Mars 2003 - n°76

Les biopuces vont-elles révolutionner l’identification des bactéries ?

Dr Philippe GLASER, Laboratoire de Génomique des Microorganismes Pathogènes, Institut Pasteur – Paris

Les premiers articles décrivant l’utilisation de puces à ADN datent de 1989. L’objectif était alors de développer une technologie entièrement nouvelle de séquençage sans gel, qui puisse être totalement automatisée. Depuis cette époque, la technologie a considérablement évolué et de nombreuses applications sont apparues. Les développements principaux concernent l’analyse du transcriptome qui permet d’obtenir une carte d’identité fonctionnelle d’un tissu. En terme thérapeutique, il existe de nombreuses applications utilisant cette méthode d’analyse sur des tissus provenant de biopsies par exemple.

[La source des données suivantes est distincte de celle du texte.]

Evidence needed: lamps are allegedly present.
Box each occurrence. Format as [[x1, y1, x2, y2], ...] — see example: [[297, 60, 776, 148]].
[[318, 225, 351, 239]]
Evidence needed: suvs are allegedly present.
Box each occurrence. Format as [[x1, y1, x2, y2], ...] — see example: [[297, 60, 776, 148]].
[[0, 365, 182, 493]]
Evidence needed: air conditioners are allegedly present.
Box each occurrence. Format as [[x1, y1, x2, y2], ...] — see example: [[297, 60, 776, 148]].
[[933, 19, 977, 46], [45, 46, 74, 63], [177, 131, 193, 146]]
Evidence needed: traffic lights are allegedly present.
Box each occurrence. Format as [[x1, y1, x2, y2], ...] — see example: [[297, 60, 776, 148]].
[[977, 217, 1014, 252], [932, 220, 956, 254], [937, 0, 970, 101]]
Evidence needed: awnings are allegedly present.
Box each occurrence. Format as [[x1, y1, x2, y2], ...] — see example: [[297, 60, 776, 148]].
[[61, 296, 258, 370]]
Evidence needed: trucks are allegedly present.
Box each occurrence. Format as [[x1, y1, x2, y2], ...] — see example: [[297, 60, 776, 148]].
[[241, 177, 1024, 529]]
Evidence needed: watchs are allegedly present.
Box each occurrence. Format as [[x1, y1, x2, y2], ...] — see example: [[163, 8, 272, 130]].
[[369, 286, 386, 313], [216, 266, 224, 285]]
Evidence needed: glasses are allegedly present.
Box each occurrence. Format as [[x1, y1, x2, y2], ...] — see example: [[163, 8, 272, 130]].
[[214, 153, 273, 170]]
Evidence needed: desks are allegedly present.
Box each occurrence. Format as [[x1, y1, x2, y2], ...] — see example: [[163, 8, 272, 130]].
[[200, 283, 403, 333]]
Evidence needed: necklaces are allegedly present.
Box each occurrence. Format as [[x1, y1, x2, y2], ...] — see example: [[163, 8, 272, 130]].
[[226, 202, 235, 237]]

De nombreux domaines d’applications potentiels

Le domaine qui vient le premier à l’esprit est la cancérologie. Ces analyses devraient permettre de prédire l’évolution possible d’une tumeur et sa susceptibilité à différents traitements. De nombreux industriels et des laboratoires académiques travaillent pour établir les plans des puces adaptés à chaque diagnostic.

Une autre application des puces à ADN est l’analyse génomique pour détecter la présence ou l’absence d’un fragment d’ADN, la présence de mutations ponctuelles et, éventuellement, l’amplification de certaines régions du génome. Cette seconde application a des implications majeures dans l’identification bactérienne et dans la veille microbiologique.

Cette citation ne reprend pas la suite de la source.